Idée préconçue n° 4 : Pourquoi les produits français sont moins compétitifs que les produits importés ?
Voilà une question que l’on entend régulièrement.
Pour tenter d’y répondre il faut établir le constat suivant :
De nombreux exemples démontrent que la France perd des parts de marché non seulement sur les pays tiers, mais aussi avec les Etats membres de l’Union Européenne. Elle est devancée par l’Allemagne dans de nombreux secteurs.
Différents facteurs peuvent expliquer le recul de la France et le fait que les produits français soient moins compétitifs:
- les distorsions de concurrence
- contraintes environnementales plus fortes,
- coût du travail supérieur aux autres pays membres de la C.E.E.
- le poids croissant des contraintes administratives
Retrouver de la compétitivité et dégager des marges de progrès tout au long de la filière ne relève pas d’UN remède miracle, mais d’un effort simultané de tous les acteurs : l’Etat, mais aussi les agriculteurs, les industriels, les distributeurs.
L’Etat
Dans un contexte de rareté budgétaire, il peut redonner de l’oxygène :
- en éliminant les distorsions de concurrence
- en allégeant les contraintes administratives par la simplification,
- en réhabilitant la valeur « Production » face au discours de la décroissance,
- en reconnaissant et promouvant les efforts réalisés par les agriculteurs pour une agriculture durable, visant à répondre du mieux possible aux attentes fortes des citoyens.
Les Agriculteurs
Si la productivité dans les exploitations augmente régulièrement, des marges de progrès subsistent.
Au-delà de la performance technique, trois voies de progrès sont à appréhender :
- affiner la connaissance des coûts de productions et discerner les points d’amélioration.
- mieux adapter l’offre de production à la demande des marchés tant pour l’alimentation humaine que pour la chimie verte et saisir toutes les opportunités de croissance sur l’ensemble des segments (conventionnel, signes de qualité, bio, marchés de proximité, l’export, etc..),
- mieux organiser l’offre, à la fois pour améliorer l’efficacité globale de la filière et mieux y positionner les producteurs.
Les Industriels
Différentes études de FranceAgriMer, démontrent que, dans un bon nombre de secteurs, le clignotant est au rouge en ce qui concerne l’adaptation des outils industriels et la dynamique d’investissement.

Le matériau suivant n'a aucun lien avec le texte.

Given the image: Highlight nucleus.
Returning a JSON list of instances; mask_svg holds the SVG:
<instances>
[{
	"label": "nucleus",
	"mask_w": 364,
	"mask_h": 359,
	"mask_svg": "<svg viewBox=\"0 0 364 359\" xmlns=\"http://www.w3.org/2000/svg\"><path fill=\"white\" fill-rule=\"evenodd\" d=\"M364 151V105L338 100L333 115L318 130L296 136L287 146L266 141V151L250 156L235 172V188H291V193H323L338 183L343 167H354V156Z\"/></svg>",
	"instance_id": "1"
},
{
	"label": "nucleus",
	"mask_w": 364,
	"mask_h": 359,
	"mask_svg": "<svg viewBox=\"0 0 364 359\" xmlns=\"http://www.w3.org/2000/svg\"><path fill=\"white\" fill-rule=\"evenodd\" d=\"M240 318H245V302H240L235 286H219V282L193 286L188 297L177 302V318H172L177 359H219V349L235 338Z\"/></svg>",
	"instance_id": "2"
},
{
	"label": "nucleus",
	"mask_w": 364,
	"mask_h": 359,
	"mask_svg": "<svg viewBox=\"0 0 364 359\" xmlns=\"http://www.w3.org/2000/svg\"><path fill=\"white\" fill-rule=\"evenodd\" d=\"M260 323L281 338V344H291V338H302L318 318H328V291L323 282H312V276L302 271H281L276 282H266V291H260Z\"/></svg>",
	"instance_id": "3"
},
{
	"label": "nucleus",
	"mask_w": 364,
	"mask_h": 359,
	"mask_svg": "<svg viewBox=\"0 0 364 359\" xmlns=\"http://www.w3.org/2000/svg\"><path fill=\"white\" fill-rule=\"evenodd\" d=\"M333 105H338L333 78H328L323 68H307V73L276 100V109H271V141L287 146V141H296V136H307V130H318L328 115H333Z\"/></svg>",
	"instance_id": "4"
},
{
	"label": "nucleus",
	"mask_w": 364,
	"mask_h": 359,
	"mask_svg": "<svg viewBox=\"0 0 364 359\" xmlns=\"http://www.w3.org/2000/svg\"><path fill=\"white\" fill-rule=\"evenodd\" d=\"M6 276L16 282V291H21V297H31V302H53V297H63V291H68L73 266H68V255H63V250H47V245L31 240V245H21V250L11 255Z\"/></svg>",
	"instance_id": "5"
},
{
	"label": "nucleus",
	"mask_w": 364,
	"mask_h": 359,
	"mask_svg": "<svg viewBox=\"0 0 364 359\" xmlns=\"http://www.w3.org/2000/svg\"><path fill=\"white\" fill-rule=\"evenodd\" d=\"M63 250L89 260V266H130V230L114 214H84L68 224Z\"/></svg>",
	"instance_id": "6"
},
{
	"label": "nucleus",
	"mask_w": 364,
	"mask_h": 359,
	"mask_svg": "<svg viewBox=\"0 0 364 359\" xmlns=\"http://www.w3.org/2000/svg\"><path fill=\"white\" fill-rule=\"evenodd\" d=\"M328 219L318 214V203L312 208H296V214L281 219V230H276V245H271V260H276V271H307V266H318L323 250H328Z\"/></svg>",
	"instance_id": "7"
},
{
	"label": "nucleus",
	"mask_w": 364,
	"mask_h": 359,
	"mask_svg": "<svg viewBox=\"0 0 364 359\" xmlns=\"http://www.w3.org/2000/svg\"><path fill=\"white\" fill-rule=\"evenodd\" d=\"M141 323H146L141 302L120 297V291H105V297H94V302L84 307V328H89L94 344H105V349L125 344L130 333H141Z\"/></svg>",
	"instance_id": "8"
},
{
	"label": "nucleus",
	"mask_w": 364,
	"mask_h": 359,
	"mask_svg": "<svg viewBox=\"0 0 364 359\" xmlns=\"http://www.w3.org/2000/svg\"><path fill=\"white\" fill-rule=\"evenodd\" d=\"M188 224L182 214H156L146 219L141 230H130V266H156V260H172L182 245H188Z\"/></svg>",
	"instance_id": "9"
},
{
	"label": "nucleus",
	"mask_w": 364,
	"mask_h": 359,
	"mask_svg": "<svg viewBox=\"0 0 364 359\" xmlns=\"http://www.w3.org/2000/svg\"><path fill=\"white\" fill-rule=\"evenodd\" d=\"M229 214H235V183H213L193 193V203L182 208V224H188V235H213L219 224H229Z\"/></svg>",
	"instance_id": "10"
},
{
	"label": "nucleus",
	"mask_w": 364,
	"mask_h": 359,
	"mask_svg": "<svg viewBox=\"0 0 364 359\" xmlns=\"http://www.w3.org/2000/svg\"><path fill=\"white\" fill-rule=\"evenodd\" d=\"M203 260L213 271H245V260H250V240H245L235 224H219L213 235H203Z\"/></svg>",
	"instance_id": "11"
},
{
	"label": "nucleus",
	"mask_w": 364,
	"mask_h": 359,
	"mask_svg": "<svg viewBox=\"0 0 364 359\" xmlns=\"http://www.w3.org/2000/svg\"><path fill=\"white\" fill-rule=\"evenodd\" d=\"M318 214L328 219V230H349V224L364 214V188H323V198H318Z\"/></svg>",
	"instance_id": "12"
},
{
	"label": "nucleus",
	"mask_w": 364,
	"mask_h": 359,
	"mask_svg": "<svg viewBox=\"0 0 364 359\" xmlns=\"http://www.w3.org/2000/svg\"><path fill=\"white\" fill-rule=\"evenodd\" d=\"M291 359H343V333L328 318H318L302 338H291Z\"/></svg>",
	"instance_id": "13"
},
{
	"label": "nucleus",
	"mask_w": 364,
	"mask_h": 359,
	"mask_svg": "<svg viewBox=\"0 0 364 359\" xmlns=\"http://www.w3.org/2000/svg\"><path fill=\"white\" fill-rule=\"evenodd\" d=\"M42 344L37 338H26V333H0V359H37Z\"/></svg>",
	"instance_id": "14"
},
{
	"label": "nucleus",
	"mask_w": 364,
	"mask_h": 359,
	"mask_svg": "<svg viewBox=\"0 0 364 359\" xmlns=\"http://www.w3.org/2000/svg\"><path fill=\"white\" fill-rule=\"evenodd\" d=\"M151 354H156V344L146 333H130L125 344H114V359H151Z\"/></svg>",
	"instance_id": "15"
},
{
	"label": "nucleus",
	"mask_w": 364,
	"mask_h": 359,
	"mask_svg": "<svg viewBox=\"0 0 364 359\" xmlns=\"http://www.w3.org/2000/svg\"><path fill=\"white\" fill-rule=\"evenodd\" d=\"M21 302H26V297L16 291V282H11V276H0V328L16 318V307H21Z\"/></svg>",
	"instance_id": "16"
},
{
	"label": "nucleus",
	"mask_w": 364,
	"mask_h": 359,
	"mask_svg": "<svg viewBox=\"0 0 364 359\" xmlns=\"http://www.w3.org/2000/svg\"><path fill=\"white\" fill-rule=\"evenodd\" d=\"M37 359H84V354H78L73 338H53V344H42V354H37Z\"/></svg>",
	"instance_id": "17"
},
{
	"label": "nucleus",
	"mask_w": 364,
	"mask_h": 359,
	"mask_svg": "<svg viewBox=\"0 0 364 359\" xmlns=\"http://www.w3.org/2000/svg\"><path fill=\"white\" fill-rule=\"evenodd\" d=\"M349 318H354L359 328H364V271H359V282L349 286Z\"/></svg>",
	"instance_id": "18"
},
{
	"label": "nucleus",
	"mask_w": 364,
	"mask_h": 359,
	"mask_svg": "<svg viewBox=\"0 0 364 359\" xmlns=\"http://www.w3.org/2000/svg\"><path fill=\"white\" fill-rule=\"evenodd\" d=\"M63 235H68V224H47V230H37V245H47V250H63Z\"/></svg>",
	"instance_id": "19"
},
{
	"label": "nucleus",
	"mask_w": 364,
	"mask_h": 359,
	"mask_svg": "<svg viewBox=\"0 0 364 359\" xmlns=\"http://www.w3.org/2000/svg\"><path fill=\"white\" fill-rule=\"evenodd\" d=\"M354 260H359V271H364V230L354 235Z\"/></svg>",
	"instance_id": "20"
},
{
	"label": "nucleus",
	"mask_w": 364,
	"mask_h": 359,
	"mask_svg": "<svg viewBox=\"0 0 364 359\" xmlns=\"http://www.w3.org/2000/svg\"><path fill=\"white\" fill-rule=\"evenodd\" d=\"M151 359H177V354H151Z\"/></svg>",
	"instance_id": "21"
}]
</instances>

Des efforts sont à envisager dans certains domaines tels :
- la restructuration des outils et équipements industriels : des filières se retrouvent en surcapacité structurelle d’outils, signe d’une réelle nécessité de restructuration pour abaisser les coûts, améliorer les performances et la productivité globale du maillon industriel.
- l’adaptation au marché, innovation et stratégie de la demande pour accentuer la création de valeur.
- l’équilibre des portefeuilles de marchés, notamment sur l’export pour pérenniser et sécuriser les débouchés.
- le renforcement du niveau d’organisation des entreprises pour construire des « entités économiques » leader sur leur marché et mieux peser dans les négociations commerciales.
La distribution
Le constat de l’observatoire des prix et des marges est implacable : certains distributeurs ne jouent pas le jeu.
Leur propre compétitivité ne peut se fonder exclusivement sur la compression de ses prix fournisseurs et par voie de conséquence sur les prix à la production.
Des garde-fous porteurs d’éthique, de bon sens et d’équilibre doivent être établis :
- l’identification de l’origine doit être une priorité.
- il doit être mis fin aux pratiques abusives (contrats imposés par la centrale d’achat, obtention d’avantages sans contreparties, rupture brutale de référencement sans préavis, …) qui pèsent sur la compétitivité des entreprises d’amont.